How Equity Can Help You Retire Rich?

How Equity Can Help You Retire Rich?

When you talk of equities, you normally hear the stories of how stocks like Wipro or Havells have created wealth over the years. For example, an investment of Rs. 1,000 in Wipro in 1980 would be worth nearly Rs.60 crore today. Similarly, and investment of Rs.1 lakh in Havells in 1997 would be worth Rs.32 crore today. There are scores of other similar stocks like Eicher Motors, Escorts, TVS Motors, TTK Prestige, Symphony etc which have multiplied anywhere between 50 times to 200 times over time. But, let us first shift to the core idea of why we are discussing all these stocks when we talk about retirement.

The 3 considerations in retirement

Irrespective of when you plan to retire, it is always better to start planning early. That is what retirement planning is all about. Here are the 3 key considerations.

  • You need to take a long term approach towards planning your retirement because that is when the power of compounding works in your favour. The longer you hold on to quality investments, the more the returns compound and increase wealth.

  • Retirement is all about making small money work hard. That is only possible through equities. For example, an equity fund can give returns of around 13-15% on an annualized basis. You can’t plan your retirement with a 6% liquid fund.

  • For planning your retirement, risk is as important as returns. You can argue that equity is high risk but if you look at quality portfolios of equities, they tend to almost negate downside risk if equities are held for a period of more than 7-10 years.

But, how can equities help us compound retirement corpus?

It is hard to fathom the power of compounding but we can grasp that better with a hypothetical illustration. Let us look at how yields and time make a huge difference to your retirement corpus creation. Since lump sum investments are not practical for most people, let us assume that the investor does a monthly SIP of Rs. 5,000 under different options.

(Material supplied)

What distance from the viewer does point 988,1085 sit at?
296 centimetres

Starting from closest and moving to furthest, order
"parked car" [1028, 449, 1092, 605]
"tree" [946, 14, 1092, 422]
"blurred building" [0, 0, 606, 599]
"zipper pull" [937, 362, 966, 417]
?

(Requirements)
From the article on equities and retirement, copy everything from "But, how can" down to "under different options." without any changes.

(Response to this exercise)
But, how can equities help us compound retirement corpus?

It is hard to fathom the power of compounding but we can grasp that better with a hypothetical illustration. Let us look at how yields and time make a huge difference to your retirement corpus creation. Since lump sum investments are not practical for most people, let us assume that the investor does a monthly SIP of Rs. 5,000 under different options.